» **ФРАГМЕНТ ТЕКСТА**
----

Николай Тихонов. Ленинград-Волхов || «Красная звезда» 29 января 1943 года

Feb 03, 2019 22:11




В седое январское утро, когда мглистая бахрома тумана стлалась по земле, мы выехали из Ленинграда.

Седой туман, разрываясь тяжелыми клочьями, показывал суровые символы войны, разобранные на дрова и разрушенные бомбами строения, белые башни танков, идущих к фронту, ряды шагающих автоматчиков, лыжников, скользящих по снежному полю, крытые грузовики с красным крестом. Мы проезжали бывшие рощи, составлявшие одну из частей зеленого пояса северной столицы. Они были вырублены под корень. Это сделали ленинградские женщины. Дерево шло на блиндажи, дзоты, гати, на дрова, вырастали в болотах военные дороги, по которым мы сейчас ехали к одной из переправ через Неву.

Переправа! - какое спокойное, обыкновенное слово. На Неве с сентября 1941 года это слово означало только битву, грохот снарядов, вой бомб и героические усилия тысяч бойцов. По реке плыли трупы, разбитые лодки. Оба берега Невы почти равной высоты, и сойти к воде с этой высоты никто не мог безнаказанно. По самому берегу шло шоссе, и оно было пусто. Люди пробирались по ходу сообщения рядом, и головы их были на уровне гудрона, по которому щелкали пули. Зимой куски разбитого льда взлетали в воздух, и только в острые стекла стереотруб можно было поймать такой же острый блеск наблюдательных гнезд противника. Как стена крепости, высился правый берег, с виду такой же пустынный, как и левый. Белое безмолвие смерти висело над застывшей рекой.

----

» **ПРЕДОСТАВЛЕННЫЕ ДАННЫЕ**
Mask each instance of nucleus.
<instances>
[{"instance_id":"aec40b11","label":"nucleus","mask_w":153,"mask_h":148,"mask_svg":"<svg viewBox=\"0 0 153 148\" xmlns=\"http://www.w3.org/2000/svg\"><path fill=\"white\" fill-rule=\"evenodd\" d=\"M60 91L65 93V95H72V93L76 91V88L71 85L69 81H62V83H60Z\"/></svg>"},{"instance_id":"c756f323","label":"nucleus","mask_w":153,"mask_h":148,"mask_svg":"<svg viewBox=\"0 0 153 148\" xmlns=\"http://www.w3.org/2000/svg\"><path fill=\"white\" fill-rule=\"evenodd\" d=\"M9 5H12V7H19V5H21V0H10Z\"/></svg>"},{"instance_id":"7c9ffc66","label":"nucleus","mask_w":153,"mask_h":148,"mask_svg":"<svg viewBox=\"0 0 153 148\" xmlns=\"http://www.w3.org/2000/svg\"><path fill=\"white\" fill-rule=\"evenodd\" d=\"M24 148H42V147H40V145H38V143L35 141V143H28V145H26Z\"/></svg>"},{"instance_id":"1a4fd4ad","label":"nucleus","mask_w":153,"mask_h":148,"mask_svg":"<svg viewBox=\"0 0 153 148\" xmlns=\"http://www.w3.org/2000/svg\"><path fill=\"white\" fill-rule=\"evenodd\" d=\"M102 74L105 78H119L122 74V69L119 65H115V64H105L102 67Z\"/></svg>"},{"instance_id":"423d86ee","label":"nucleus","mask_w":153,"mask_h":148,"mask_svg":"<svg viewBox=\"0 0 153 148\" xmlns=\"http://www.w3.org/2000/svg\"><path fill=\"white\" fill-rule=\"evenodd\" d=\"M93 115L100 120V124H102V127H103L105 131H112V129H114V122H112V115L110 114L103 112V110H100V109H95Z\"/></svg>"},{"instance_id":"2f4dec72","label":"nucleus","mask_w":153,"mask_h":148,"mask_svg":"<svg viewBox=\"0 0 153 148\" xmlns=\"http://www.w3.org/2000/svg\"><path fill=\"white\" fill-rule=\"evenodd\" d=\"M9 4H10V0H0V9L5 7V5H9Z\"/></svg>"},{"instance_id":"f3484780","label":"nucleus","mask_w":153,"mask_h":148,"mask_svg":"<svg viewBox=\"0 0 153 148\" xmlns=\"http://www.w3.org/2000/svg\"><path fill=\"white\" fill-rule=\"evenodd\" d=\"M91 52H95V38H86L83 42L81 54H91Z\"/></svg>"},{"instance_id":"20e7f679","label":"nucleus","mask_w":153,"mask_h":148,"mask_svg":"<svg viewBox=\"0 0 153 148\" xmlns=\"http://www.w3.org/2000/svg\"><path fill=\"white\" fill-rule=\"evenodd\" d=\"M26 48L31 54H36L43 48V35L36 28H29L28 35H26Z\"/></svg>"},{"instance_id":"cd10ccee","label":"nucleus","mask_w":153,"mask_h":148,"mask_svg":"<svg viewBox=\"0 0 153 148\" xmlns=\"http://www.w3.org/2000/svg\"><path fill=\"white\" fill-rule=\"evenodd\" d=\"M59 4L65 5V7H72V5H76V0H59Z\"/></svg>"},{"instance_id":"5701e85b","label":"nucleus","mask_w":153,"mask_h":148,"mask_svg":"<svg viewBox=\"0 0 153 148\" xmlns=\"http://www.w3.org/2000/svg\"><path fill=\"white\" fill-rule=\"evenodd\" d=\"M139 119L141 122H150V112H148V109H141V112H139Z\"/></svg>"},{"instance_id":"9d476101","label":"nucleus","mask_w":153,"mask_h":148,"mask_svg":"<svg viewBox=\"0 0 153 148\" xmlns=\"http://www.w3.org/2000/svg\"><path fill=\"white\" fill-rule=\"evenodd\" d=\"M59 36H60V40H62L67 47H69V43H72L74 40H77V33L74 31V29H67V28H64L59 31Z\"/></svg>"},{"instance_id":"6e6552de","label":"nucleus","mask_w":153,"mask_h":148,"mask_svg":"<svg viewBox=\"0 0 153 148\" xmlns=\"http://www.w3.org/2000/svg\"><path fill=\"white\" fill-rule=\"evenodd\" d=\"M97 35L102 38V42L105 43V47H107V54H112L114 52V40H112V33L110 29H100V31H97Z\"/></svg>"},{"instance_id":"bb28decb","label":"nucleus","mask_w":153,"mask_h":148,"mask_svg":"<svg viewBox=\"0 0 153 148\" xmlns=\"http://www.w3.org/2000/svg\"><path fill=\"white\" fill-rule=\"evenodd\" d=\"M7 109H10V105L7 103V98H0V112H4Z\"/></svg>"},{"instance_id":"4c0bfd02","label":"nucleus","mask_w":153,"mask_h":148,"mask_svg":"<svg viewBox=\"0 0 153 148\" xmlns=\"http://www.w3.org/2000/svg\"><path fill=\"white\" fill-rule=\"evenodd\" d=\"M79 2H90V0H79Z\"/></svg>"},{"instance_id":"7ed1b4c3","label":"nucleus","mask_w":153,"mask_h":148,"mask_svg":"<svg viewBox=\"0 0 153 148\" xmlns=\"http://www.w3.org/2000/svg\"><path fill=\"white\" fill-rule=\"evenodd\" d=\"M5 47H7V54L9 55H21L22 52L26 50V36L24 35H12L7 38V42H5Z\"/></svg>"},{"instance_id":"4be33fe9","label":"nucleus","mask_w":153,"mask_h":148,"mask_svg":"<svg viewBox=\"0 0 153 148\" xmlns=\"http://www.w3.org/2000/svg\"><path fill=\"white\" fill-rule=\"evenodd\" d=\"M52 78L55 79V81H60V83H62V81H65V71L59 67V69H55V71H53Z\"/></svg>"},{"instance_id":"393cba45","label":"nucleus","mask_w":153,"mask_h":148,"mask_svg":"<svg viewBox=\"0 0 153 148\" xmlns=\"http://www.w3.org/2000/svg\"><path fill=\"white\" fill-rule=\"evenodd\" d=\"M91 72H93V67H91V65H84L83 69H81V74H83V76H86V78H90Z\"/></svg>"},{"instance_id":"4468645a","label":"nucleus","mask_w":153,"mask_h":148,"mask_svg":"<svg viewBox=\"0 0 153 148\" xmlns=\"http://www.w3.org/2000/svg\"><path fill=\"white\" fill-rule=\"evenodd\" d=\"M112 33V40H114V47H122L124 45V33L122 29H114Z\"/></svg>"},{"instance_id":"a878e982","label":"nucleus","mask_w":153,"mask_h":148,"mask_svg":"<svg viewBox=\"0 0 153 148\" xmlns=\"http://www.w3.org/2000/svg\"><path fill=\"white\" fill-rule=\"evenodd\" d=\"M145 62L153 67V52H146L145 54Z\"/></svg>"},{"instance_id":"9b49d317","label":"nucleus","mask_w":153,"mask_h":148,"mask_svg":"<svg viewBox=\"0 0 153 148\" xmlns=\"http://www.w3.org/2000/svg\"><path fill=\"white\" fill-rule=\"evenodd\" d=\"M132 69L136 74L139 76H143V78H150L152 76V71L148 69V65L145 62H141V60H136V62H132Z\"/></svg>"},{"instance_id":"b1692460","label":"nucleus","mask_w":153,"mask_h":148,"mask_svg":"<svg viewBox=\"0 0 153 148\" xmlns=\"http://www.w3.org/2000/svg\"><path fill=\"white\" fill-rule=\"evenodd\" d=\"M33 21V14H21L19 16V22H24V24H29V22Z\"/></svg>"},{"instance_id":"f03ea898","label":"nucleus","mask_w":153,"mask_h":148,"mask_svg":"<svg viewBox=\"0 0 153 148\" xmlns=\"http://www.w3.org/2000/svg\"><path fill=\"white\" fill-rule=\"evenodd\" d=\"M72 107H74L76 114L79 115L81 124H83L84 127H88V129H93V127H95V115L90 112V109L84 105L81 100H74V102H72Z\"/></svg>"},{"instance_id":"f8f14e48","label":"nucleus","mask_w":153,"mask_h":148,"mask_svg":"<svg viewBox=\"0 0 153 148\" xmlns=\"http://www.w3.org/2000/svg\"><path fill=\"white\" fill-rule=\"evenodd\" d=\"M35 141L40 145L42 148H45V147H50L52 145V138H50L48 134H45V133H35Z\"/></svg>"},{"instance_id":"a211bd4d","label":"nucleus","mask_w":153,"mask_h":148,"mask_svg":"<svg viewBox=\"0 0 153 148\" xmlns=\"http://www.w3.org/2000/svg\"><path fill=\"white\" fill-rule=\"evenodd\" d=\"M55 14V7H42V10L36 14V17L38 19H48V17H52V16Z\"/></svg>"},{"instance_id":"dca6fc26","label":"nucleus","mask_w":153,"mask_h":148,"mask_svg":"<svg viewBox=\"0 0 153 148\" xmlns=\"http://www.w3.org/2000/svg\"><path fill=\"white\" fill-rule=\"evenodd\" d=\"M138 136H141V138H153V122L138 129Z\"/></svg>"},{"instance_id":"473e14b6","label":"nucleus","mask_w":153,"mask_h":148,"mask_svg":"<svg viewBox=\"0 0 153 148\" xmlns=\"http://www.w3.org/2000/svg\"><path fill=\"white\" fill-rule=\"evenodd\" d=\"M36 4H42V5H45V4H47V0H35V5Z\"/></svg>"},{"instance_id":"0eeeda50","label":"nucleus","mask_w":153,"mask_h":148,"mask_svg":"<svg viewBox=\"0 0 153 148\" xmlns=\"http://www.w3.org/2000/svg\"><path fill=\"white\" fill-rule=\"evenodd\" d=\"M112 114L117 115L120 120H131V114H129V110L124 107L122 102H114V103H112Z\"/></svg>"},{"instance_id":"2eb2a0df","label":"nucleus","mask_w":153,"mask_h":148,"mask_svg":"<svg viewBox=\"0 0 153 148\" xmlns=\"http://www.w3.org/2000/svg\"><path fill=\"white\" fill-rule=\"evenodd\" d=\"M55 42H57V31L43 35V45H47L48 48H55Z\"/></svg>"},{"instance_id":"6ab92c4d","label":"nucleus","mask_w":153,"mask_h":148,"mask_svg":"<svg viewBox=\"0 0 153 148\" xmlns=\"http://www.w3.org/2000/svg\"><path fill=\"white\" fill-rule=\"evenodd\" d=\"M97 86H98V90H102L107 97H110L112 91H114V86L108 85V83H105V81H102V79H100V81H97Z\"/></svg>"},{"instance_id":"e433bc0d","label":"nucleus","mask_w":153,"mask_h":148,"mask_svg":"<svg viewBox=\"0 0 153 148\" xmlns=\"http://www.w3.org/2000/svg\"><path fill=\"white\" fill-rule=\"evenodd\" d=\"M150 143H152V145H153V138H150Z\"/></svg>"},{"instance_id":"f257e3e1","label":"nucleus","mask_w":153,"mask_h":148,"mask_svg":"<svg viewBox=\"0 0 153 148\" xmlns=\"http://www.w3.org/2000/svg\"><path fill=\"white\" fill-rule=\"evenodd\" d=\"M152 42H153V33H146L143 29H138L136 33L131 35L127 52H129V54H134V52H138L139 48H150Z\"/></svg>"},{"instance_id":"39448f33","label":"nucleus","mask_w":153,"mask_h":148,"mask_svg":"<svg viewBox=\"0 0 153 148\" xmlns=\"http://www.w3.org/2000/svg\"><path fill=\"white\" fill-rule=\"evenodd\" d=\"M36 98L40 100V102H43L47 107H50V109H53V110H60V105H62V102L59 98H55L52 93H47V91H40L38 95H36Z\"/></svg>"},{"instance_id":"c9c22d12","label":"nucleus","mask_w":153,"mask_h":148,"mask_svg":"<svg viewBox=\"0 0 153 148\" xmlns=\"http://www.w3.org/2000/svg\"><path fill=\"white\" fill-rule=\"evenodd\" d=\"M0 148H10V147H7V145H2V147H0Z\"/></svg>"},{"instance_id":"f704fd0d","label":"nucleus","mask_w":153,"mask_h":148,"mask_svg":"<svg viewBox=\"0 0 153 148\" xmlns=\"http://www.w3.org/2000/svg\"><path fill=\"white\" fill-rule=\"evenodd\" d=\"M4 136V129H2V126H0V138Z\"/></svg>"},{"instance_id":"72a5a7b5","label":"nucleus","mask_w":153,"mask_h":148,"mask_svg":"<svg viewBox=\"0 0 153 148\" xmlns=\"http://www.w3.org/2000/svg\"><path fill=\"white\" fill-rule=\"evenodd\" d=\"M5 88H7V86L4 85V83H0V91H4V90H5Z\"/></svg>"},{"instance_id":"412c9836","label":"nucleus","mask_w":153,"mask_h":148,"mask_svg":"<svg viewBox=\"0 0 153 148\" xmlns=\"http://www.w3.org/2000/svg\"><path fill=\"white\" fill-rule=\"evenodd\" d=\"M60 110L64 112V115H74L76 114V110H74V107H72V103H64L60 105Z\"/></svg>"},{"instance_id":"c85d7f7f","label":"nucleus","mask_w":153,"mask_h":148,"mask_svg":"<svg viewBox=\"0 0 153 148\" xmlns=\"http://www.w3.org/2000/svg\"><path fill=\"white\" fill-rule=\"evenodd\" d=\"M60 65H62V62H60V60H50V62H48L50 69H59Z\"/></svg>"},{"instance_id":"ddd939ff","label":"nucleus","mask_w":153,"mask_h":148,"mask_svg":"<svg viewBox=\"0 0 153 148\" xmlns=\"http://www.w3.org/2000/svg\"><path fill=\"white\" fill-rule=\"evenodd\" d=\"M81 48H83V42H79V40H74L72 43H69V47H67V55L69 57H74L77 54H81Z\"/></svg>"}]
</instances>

----

» **ЗАДАНИЕ 1**
Кто, согласно очерку о переправе через Неву, вырубил рощи, входившие в зеленый пояс северной столицы?
» **ЗАДАНИЕ 2**
Напишите продолжение очерка о переправе через Неву, начиная сразу после его последнего предложения.

» **ОТВЕТ 1**
Это сделали ленинградские женщины.

» **ОТВЕТ 2**
Сейчас первое ощущение прорванной блокады мы испытывали в спокойном движении руки регулировщика, взмахом флажка указывающего путь к берегу, к переправе. По высокому берегу саперами сделана дорога. Этот спуск нетруден, но требует внимания от водителя, особенно ночью. Таких переправ не одна. Машина с’ехала на лед и направилась по реке к левому берегу. Она проходила путь, по которому бежали в день штурма наши бойцы. В четыре минуты должны они были преодолеть эти 900 метров пространства, над которым свистели пули и гремели снаряды. Залечь на льду нельзя. Иные роты залегали, не выдержав огня, и несли большие потери. Добежав до берега, бойцы встречали высокую мерзлую стену с низким кустарником, и они карабкались на нее, как на стены крепости.

Хрипя и задыхаясь, машина вскарабкалась на левый берег. Мы в’ехали в лес, еще сохраняющий следы вчерашних боев и переполненный гулом сегодняшнего сражения. Шестнадцать месяцев сидели здесь немцы и наводили свои порядки.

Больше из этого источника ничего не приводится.